- _EXCERPT TO READ_:

(begin)

5. CONTEMPORARY ARCHITECTURES OF TRANSNATIONAL HEADHUNTERS

There are a number of different ways in which global headhunting firms have switched from a multinational to a transnational organizational form. Drawing on Jenn (2005), it is possible to classify headhunting firm organizational form into three broad typologies: the wholly owned firm; the network; and the hybrid (table 3). But, these are ‘ideal types’ and many firms either deploy strategies from all three at any one time, or have moved across typologies at different stages in their institutional history.

5.1 The Wholly Owned Transnational Headhunting Firm

This is a transnational form managed by either an executive board or partnership that defines priorities and strategies for all offices (as defined by Bartlett and Ghoshal, 1998) (e.g. Heidrick & Struggles International, Spencer Stuart and Egon Zehnder International). Each office acts as a ‘branch’ of the global firm, using the organisation’s name and being tightly coupled economically, socially and culturally to other offices. For instance technology platforms, accounting systems, financial and accounting procedures and training programmes are shared between all offices within the company. Headhunters aim to foster ongoing, long-term relationships with large transnational clients so that whenever they need to use a headhunter, they automatically turn to them, rather than accepting pitches from a number of different firms. Indeed a central element of Egon Zehnder’s (2001) marketing strategy is the fact that two thirds of its assignments are sourced from existing clients.

Wholly owned firms are in a position to meet this demand through their offices located in North America, Europe and South East Asia. The fact that all offices use the same brand name and corporate culture allows clients to trust that they will receive the same level and type of service wherever their executive search is in demand. As Spencer Stuart suggests, “[We ] draw our energy and creativity from working together. As a global firm, we foster teamwork through our highly effective international practice structure, while retaining strong local capabilities in each of our 50 offices”.7 In addition, the owned firm is able to share lists of ‘headhunted’ executives between offices such that they maximise the number of people they can offer to their clients in the shortlist, colloquially known as the ‘beauty parade’. As Egon Zehnder summarise:

“ Our 300 consultants, operating from more than 59 wholly owned offices in 38 countries, are organized around a single-profit center partnership. This is designed to eliminate competitive barriers between our offices. It allows us to operate seamlessly when engagements call for us to mobilize across many offices in a country or a region.”8

The key challenge to such integrated practices, as highlighted in the quotes from Spencer Stuart and Egon Zehnder, is that clients also demand nationally tailored hiring solutions. This means remote delivery is not possible. Headhunters must simultaneously maintain transnational integration in the search process but also a detailed knowledge of, for example, the employment law and tacitly held cultures of the country in question.

5.2 The Networked Transnational Headhunter

The networked transnational firm brings together several independent (normally single office non-global) headhunting firms in a strategic alliance to meet a client’s global elite labour search. Networks are not businesses in themselves but architectures to couple single country firms together into a global network of ‘best friends’ that can perform labour searches across many nations as and when needed. Firms call on other members of the network when they need an overseas search. Consequently there will often be several members of a network operating in one country and competing for the same business. As such, the network represents a corporate reincarnation of the ‘temporary teams’ Grabher’s (2002) identified within advertising agencies.

(end)

- _AIM 1_:
Copy out every line of the listing that contains the string "instance", matching its case exactly.
The passage on headhunting firms and the listing that comes after it are independent material.

- _DATA PROVIDED_:
(begin)

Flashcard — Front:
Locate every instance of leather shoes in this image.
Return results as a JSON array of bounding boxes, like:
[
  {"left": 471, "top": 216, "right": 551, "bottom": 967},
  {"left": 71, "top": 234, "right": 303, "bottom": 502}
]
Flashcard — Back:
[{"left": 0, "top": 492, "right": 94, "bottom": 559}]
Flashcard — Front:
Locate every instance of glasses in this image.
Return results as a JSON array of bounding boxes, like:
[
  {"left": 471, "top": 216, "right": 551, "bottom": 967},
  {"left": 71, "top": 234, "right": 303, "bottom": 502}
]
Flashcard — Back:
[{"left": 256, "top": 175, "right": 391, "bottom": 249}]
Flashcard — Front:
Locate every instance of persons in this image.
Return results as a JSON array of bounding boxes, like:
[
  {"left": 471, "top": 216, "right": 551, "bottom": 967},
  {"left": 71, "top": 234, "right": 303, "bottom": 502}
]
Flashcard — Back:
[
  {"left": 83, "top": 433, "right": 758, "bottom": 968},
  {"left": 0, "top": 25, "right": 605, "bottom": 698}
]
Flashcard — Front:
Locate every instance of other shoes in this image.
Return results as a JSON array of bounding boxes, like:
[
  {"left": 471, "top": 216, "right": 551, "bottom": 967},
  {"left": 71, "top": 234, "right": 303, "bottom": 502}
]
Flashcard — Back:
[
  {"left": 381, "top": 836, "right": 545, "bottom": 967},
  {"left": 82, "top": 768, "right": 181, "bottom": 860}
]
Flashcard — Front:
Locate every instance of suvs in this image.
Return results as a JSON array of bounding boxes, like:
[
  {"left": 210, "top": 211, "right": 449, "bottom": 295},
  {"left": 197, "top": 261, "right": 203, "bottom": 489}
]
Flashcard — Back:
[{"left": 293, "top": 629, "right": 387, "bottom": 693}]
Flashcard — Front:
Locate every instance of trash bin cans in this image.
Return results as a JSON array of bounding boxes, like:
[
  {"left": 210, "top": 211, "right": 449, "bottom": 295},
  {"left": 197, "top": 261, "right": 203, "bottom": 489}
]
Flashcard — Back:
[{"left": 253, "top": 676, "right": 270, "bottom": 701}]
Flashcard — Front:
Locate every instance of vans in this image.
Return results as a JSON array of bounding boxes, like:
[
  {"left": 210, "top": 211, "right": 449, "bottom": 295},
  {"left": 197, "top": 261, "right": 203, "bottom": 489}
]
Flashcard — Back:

(end)

- _AIM 2_:
Rewrite the passage on headhunting firms starting at "There are a" and ending at "their institutional history.", with each occurrence of "typologies" replaced by "categories".

- _EXPECTED OUTPUT 1_:
Locate every instance of leather shoes in this image.
Locate every instance of glasses in this image.
Locate every instance of persons in this image.
Locate every instance of other shoes in this image.
Locate every instance of suvs in this image.
Locate every instance of trash bin cans in this image.
Locate every instance of vans in this image.

- _EXPECTED OUTPUT 2_:
There are a number of different ways in which global headhunting firms have switched from a multinational to a transnational organizational form. Drawing on Jenn (2005), it is possible to classify headhunting firm organizational form into three broad categories: the wholly owned firm; the network; and the hybrid (table 3). But, these are ‘ideal types’ and many firms either deploy strategies from all three at any one time, or have moved across categories at different stages in their institutional history.